As it turns out, the program director for the writing course I teach had recently dropped off some materials for me to review for possible purchase for our new students. Among them was a hardbacked journal with writing prompts based on Michelle Obama’s memoir, Becoming. Entire pages were pre-filled with quotes in massive fonts proclaiming things like, “You don’t really know how attached you are until you move away …” and “Am I good enough? Yes, I am!”
“Let’s order the memoir for the students and skip the journals,” I’d texted her. I figured I’d give my copy to a friend’s teenage daughter the next time I saw her in person, whenever that would be.
But now, I was once again desperate, and getting used to making do. On August 27, I picked up that blank book and began to fill it:
“There’s a pandemic out there and I’m not about to go inside and shop for a journal. And although I told P. that this one is too fluffy for our students, well—there’s a pandemic out there. And in the spirit of imperfection, I’ll begin again.”
I’m a little more than halfway through that journal now. And I’m not sure what’s next.
Tzivia Gover is an author who leads workshops on dreams, writing, and mindfulness. Her upcoming workshop, The Art of Keeping a Notebook takes place online, Saturday, Feb. 27 with Writers in Progress. Register HERE.
Tzivia, reading this entry on the pursuit of the perfect journal, made me think about how I treasure my journals more now than ever. There was a time when I was frugal and only bought the bargains. Still, the cover had to speak to me, and the paper as well. The idea of a holding ribbon to mark the next page is a very good one! I didn’t realize how important until recently. Post its just don’t hold the same energy.
Thank you for reminding me of why our journals are important. They hold pieces of ourselves. Treasures.
Hi Nancy,
Thank you for your comment. Our journals are indeed treasures! Happy writing!
Tzivia
I am moving slowly through a purple journal I love. It’s good to start the day with your written voice.
Ah, purple! Maybe I’ll try that for my next one 🙂
Tzivia…I loved reading this piece—-so honest, engaging and relatable. So glad it arrived in my inbox.
I invite you to visit my blog page at my website, listed below.
Hi Stephanie,
It’s so nice to hear from you. Thank you for your comment.

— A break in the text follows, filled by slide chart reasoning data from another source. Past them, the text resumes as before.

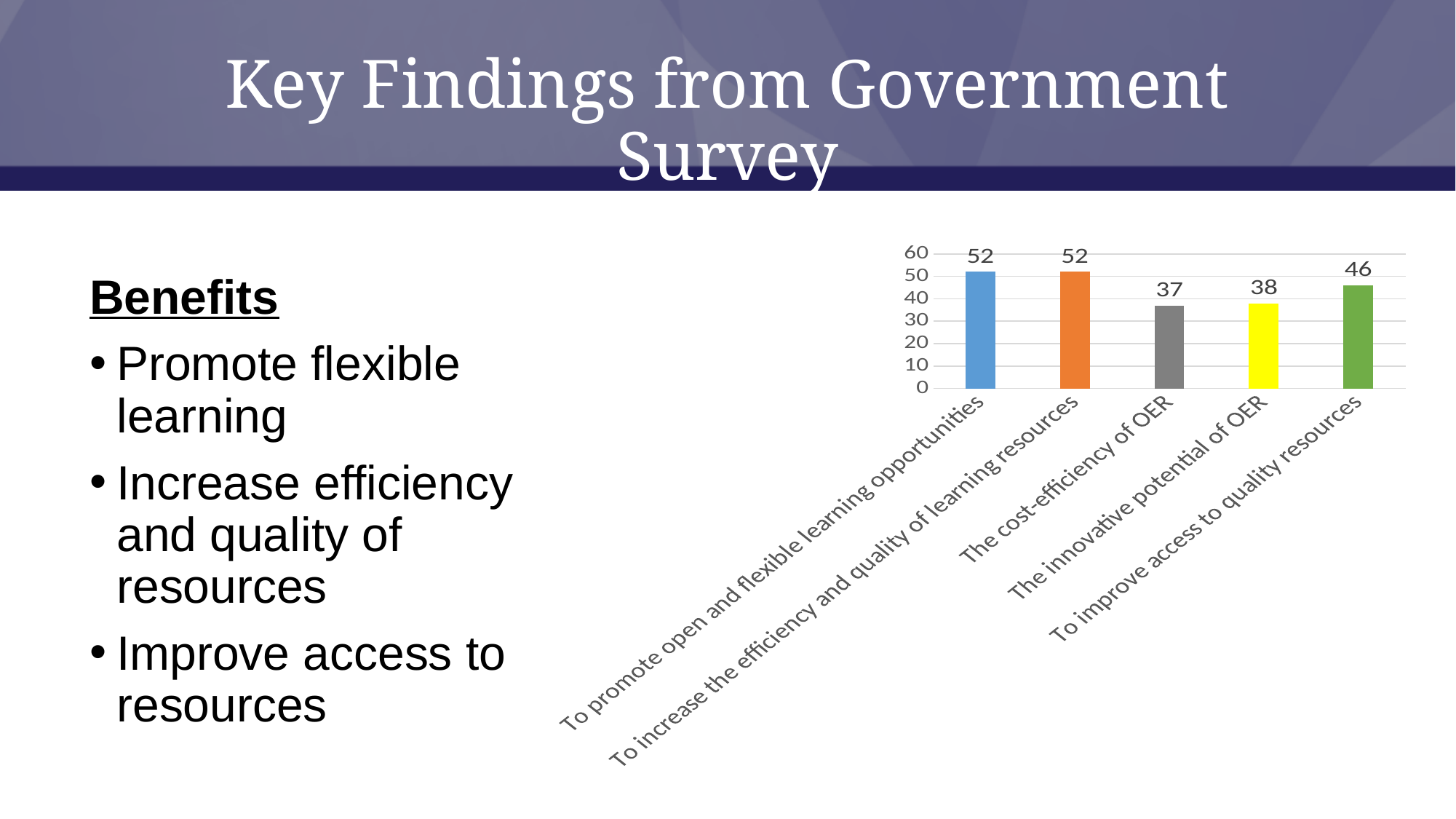
What kind of chart is shown on the slide? bar chart What colour is the bar for 'The innovative potential of OER'? yellow What is the value for 'The cost-efficiency of OER'? 37 What is the value for 'The innovative potential of OER'? 38 Is the value for 'The cost-efficiency of OER' greater or less than 40? less What is the value for 'To promote open and flexible learning opportunities'? 52 How many categories are shown in the chart? 5 Which category has the lowest value? The cost-efficiency of OER What is the value for 'To improve access to quality resources'? 46 Which is larger: 'To improve access to quality resources' or 'The innovative potential of OER'? To improve access to quality resources What is the difference between 'To improve access to quality resources' and 'The innovative potential of OER'? 8 What is the difference between 'To increase the efficiency and quality of learning resources' and 'The cost-efficiency of OER'? 15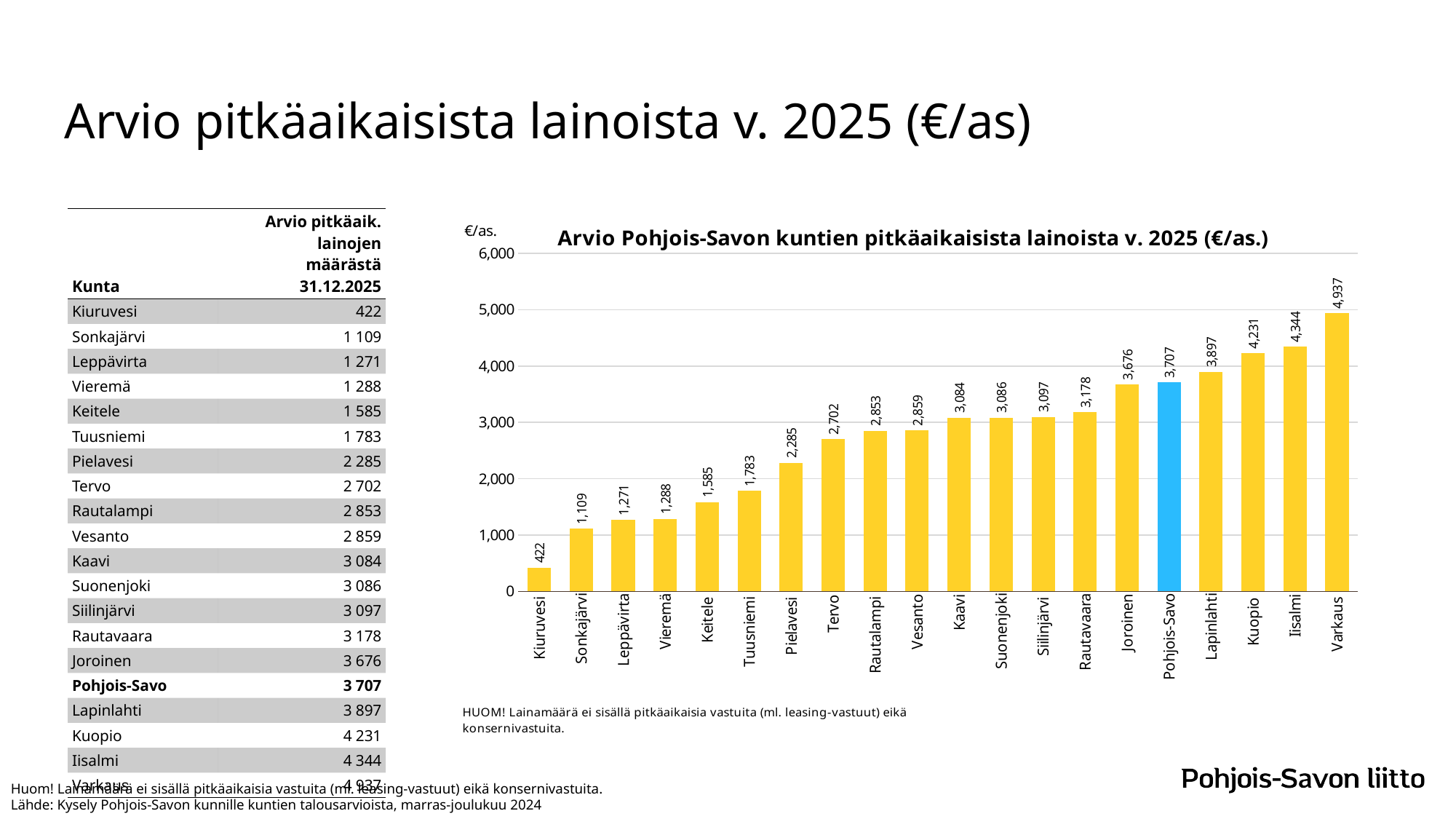
What is the value for Tervo in the chart? 2,702 Which bar in the chart is coloured blue instead of yellow? Pohjois-Savo Which municipality has the highest value in the chart? Varkaus Is the value for Pielavesi greater or less than 2,000? greater What is the value for Pohjois-Savo in the chart? 3,707 What is the value for Kuopio in the chart? 4,231 How many municipalities/categories are shown on the x axis of the chart? 20 What is the difference between the values for Varkaus and Kiuruvesi? 4,515 Which municipality has the lowest value in the chart? Kiuruvesi Which has a larger value, Lapinlahti or Joroinen? Lapinlahti What kind of chart is shown on the slide? bar chart What is the difference between the values for Iisalmi and Kuopio? 113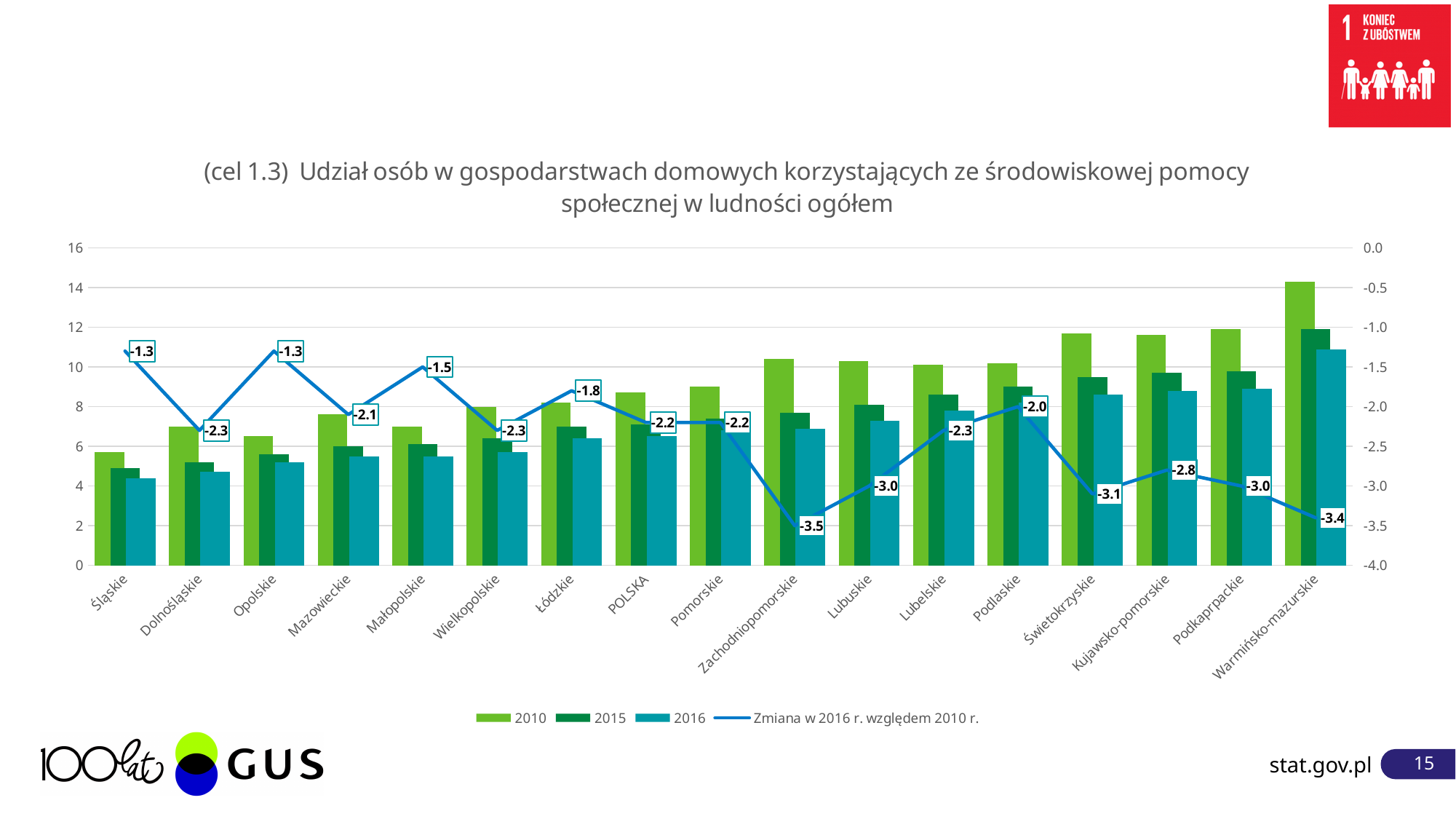
Which category has the lowest 2010 bar? Śląskie What is the value of the line 'Zmiana w 2016 r. względem 2010 r.' for Kujawsko-pomorskie? -2.8 Is the 2016 value for Śląskie greater or less than 6? less What is the difference between the line values for Śląskie (-1.3) and Zachodniopomorskie (-3.5)? 2.2 Is the 2010 value for Warmińsko-mazurskie greater or less than 12? greater How many series does the legend list? 4 What is the value of the line 'Zmiana w 2016 r. względem 2010 r.' for Zachodniopomorskie? -3.5 Which category has the highest 2010 bar? Warmińsko-mazurskie Which category has the lowest value on the line 'Zmiana w 2016 r. względem 2010 r.'? Zachodniopomorskie How many categories are shown on the x axis? 17 Which has the larger line value, Lubuskie or Podlaskie? Podlaskie What is the value of the line 'Zmiana w 2016 r. względem 2010 r.' for POLSKA? -2.2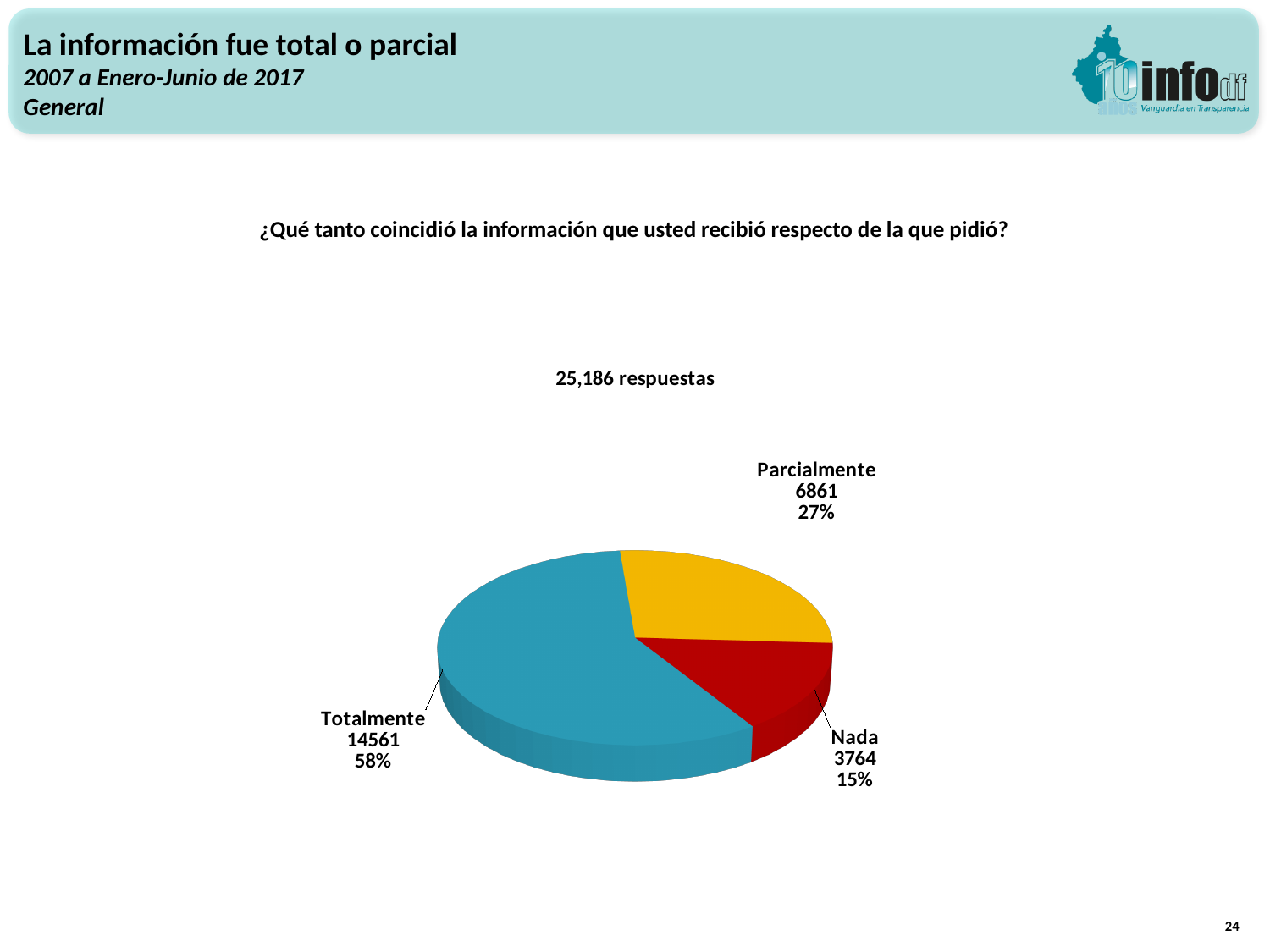
Which category has the largest slice? Totalmente How many slices does the pie chart have? 3 What is the value for Totalmente? 14561 What is the difference between the values for Totalmente and Parcialmente? 7700 What type of chart is shown on the slide? pie chart What share of the pie does Nada represent? 15% How many total responses (respuestas) does the chart report? 25,186 respuestas Which category has the smallest slice? Nada What is the value for Nada? 3764 What is the value for Parcialmente? 6861 What share of the pie does Totalmente represent? 58% Which is larger, the value for Parcialmente or the value for Nada? Parcialmente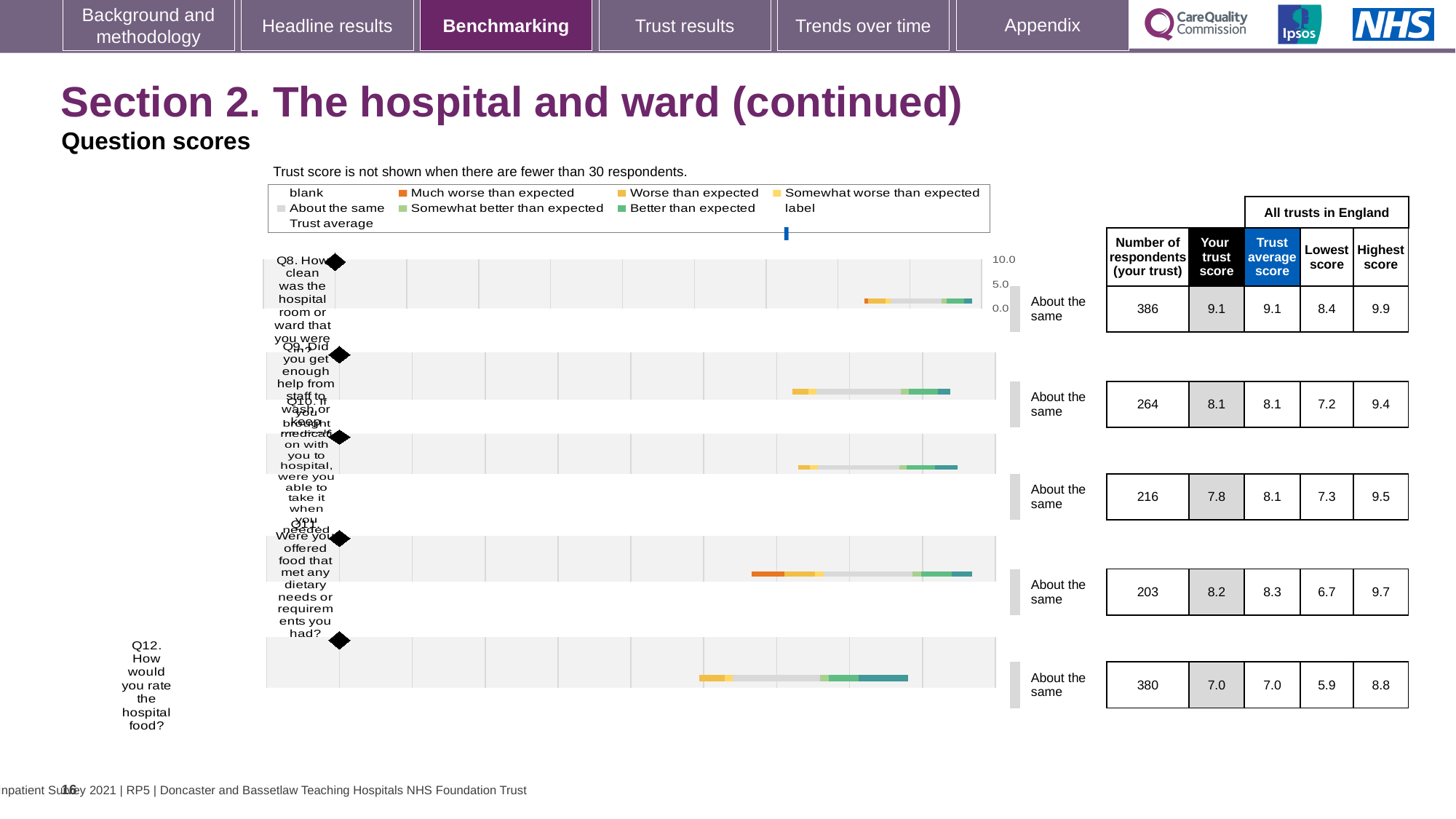
For Q10, what is the difference between the trust average score and 'Your trust score'? 0.3 What is the highest score among all trusts in England for Q11? 9.7 How many respondents does the table show for Q12 (How would you rate the hospital food)? 380 Which has the larger 'Your trust score', Q9 or Q11? Q11 For Q8, what is the difference between the highest score and the lowest score across all trusts in England? 1.5 What benchmark category label is shown next to each of the five questions? About the same What is the lowest score among all trusts in England for Q12? 5.9 How many questions (categories) are plotted in the chart? 5 Which question has the lowest 'Your trust score'? Q12 What kind of chart is used to show the question scores for Q8 to Q12? bar chart Which question has the highest 'Your trust score'? Q8 What is the 'Your trust score' for Q8 (How clean was the hospital room or ward)? 9.1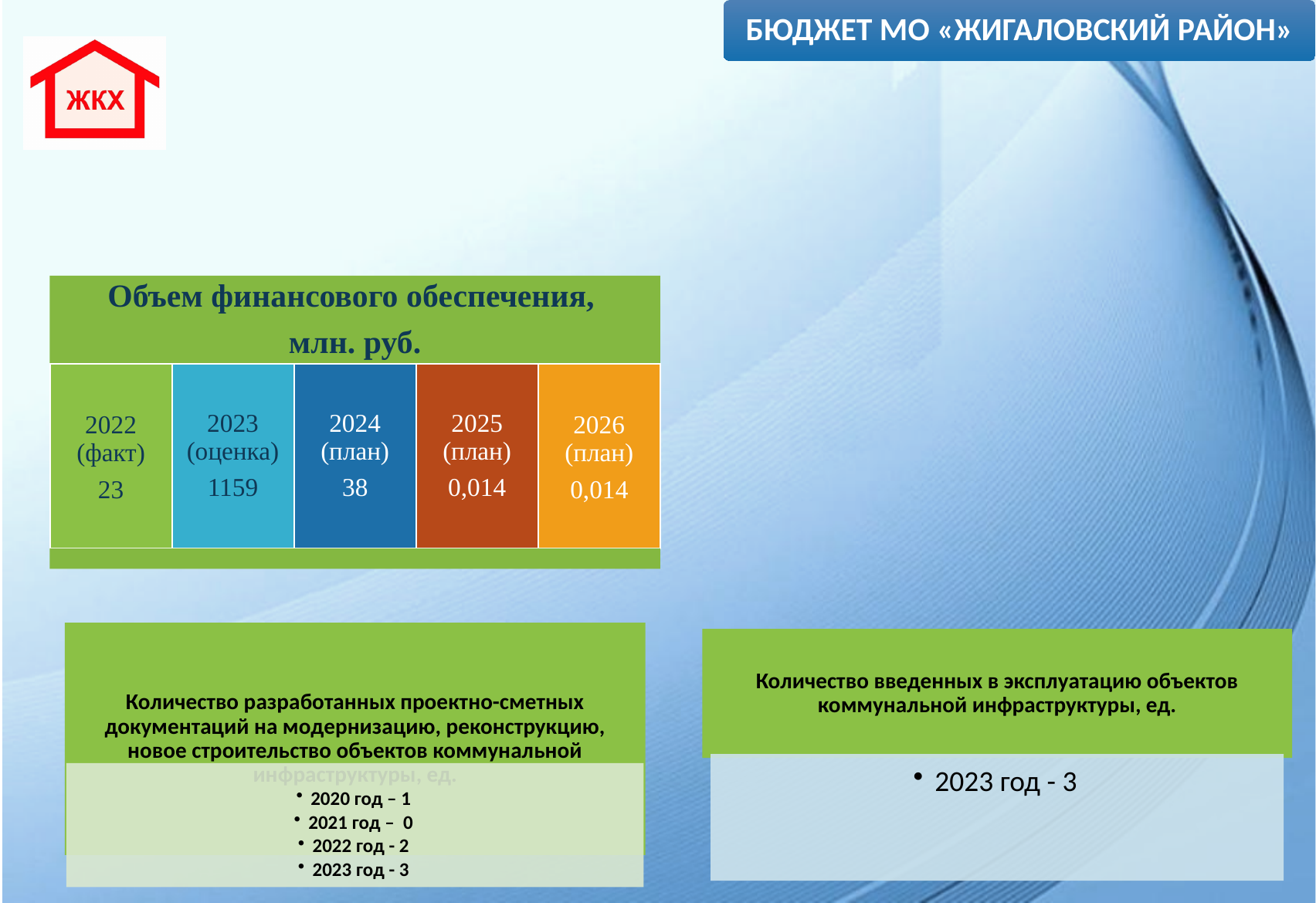
What is the value for 2023 (оценка) in the 'Объем финансового обеспечения, млн. руб.' chart? 1159 What colour is the block for 2025 (план) in the 'Объем финансового обеспечения, млн. руб.' chart? Brown (dark orange) In the 'Объем финансового обеспечения, млн. руб.' chart, which is larger: the value for 2022 (факт) or the value for 2024 (план)? 2024 (план) What is the title of the chart on the left side of the slide? Объем финансового обеспечения, млн. руб. What is the value for 2024 (план) in the 'Объем финансового обеспечения, млн. руб.' chart? 38 What is the value for 2025 (план) in the 'Объем финансового обеспечения, млн. руб.' chart? 0,014 Which year has the highest value in the 'Объем финансового обеспечения, млн. руб.' chart? 2023 (оценка) How many year categories are shown in the 'Объем финансового обеспечения, млн. руб.' chart? 5 What is the value for 2022 (факт) in the 'Объем финансового обеспечения, млн. руб.' chart? 23 In the 'Объем финансового обеспечения, млн. руб.' chart, what is the difference between the 2023 (оценка) value and the 2024 (план) value? 1121 What is the value for 2026 (план) in the 'Объем финансового обеспечения, млн. руб.' chart? 0,014 In the 'Объем финансового обеспечения, млн. руб.' chart, what is the difference between the 2024 (план) value and the 2022 (факт) value? 15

Happy blogging! (I’ll check it out.)
Dear Tzivia, for many years I kept a journal–for writing poems, for dreams, for notes while leading workshops, for whatever was happening in my life–my children, my partner (if any), the land where I lived, our writing retreat adventures–and I benefited from the act of writing by hand whatever came. But somewhere along the way, my handwriting became too hard to read–aging can do this, I guess–and I began writing entirely on my laptop. No doubt, that changed what I wrote; but I have made do this way for about 10 years. Still, I miss the feel of real pages, the press of a pen, the way the smell of the paper changes over time. So, thank you for this beautiful homage to a physical journal and to the careful ritual of seeking and finding what you need.
Hi Patricia,
I know what you mean about handwriting! Mine has never been good. (In elementary school we were graded on it, and that was my only low mark!) I now keep a big rectangular eraser in my hand at all times when writing. I do use ink in my journal, but I don’t mind making a mess there … and my journals ARE messy! <3
Thank you for your lovely writing on uncertainty and making do. I have been making do with my journaling in a different way. In my recent cleaning out/organizaing my space project I found MANY journals/notebooks that were only partially written in. I never made it to the last page. So I have been making my way through the stack; the last year of writing is parceled out in the latter pages of these different notebooks. I’m enjoying the juxtapositions of different time periods in the same book.
It is so nice to hear from you, Laurel! And what a clever idea this is. I love your commentary on the juxtapositions, too!